Estimating how often an AI system fails in rare but dangerous ways just got meaningfully cheaper.
Researchers have published SCARCE, a method for quantifying the probability of rare AI failures without the massive computational budgets that brute-force testing requires. Classical approaches — called Subset Simulation — need a hand-crafted scoring function that essentially describes what failure looks like in advance, a requirement that limits how well the method transfers across domains. SCARCE sidesteps that by learning latent representations of failure regions directly from data, then using geometric distance to score how close any given input is to going wrong. The system also provides a mathematically grounded upper bound on failure probability, valid even when you stop testing early.

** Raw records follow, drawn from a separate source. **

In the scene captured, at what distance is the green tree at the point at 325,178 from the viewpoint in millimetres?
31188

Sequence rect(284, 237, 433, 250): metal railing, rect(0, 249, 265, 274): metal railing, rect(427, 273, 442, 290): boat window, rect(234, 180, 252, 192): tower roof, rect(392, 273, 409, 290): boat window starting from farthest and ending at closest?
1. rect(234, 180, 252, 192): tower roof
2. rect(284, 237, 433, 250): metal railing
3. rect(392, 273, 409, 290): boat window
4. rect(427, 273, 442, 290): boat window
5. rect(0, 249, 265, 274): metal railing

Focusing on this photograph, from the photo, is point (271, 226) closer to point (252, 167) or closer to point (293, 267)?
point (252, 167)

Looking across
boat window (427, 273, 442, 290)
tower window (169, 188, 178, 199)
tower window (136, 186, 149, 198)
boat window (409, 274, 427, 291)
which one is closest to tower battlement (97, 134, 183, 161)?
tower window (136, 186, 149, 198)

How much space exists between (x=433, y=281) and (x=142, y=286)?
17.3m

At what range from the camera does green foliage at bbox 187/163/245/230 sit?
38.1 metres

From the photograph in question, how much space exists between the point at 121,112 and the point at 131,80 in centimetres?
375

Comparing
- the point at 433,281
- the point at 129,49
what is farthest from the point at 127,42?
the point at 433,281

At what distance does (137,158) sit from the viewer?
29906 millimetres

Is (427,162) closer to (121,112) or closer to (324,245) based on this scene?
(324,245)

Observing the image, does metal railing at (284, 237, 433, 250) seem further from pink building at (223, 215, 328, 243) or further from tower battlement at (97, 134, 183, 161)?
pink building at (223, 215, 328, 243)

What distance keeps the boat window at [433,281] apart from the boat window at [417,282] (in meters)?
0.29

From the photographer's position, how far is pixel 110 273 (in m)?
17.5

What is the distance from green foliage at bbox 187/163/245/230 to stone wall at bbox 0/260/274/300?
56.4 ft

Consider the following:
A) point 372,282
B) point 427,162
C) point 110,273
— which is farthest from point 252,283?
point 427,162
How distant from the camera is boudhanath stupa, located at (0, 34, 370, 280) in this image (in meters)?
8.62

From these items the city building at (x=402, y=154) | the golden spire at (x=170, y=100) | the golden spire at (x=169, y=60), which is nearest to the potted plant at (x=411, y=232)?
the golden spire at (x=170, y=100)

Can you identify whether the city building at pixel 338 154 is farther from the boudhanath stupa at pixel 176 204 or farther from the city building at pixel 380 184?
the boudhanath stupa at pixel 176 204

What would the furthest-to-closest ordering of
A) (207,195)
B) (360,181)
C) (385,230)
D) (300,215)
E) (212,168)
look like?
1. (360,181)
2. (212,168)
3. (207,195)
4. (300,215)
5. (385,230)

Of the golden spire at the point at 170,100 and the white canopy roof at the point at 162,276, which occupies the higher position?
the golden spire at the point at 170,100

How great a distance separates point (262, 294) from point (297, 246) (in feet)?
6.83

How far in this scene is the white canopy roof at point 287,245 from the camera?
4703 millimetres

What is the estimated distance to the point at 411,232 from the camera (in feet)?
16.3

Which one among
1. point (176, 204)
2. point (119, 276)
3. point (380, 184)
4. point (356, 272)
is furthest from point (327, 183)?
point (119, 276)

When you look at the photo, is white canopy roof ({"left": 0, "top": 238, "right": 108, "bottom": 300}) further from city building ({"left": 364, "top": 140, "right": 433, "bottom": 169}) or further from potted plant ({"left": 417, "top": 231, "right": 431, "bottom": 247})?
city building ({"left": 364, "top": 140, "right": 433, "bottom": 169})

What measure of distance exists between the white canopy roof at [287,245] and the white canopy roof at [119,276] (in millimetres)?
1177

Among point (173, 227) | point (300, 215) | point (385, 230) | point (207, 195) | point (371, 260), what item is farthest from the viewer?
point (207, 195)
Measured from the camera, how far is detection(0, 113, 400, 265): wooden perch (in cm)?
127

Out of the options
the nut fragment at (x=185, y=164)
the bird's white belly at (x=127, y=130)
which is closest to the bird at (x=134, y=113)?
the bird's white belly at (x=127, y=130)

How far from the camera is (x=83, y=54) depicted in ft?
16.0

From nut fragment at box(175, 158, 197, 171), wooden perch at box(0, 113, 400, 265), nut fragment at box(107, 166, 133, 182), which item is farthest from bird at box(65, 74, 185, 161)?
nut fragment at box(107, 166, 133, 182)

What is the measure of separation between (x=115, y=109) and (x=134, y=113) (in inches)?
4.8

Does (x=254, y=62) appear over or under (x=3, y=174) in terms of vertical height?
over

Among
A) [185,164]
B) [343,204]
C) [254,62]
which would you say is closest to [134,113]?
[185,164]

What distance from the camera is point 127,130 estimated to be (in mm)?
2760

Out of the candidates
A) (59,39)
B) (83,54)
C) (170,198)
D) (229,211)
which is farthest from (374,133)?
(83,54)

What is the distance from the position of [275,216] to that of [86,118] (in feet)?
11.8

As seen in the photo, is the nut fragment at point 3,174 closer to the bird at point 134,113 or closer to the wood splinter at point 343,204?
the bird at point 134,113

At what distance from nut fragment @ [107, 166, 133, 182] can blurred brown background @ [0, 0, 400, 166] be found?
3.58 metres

The practical payoff is significant for anyone trying to measure safety margins at scale. On a standard image misclassification benchmark, SCARCE achieved 400-500 times lower mean absolute error than grid-searched traditional Subset Simulation. On LLM jailbreak detection using Llama-Guard-3-8B's internal states, the method hit 2.6% mean relative error for adversarial fractions as low as 1-in-1,000 — a regime where brute-force sampling would be prohibitively expensive.
AI safety testing has long been hobbled by a fundamental mismatch: the failures that matter most are the ones that happen least, making them hardest to measure. SCARCE doesn't eliminate that tension, but it dramatically reduces the sample budget needed to get a credible estimate — which matters most for developers who need to certify system behavior before deployment, not just after an incident.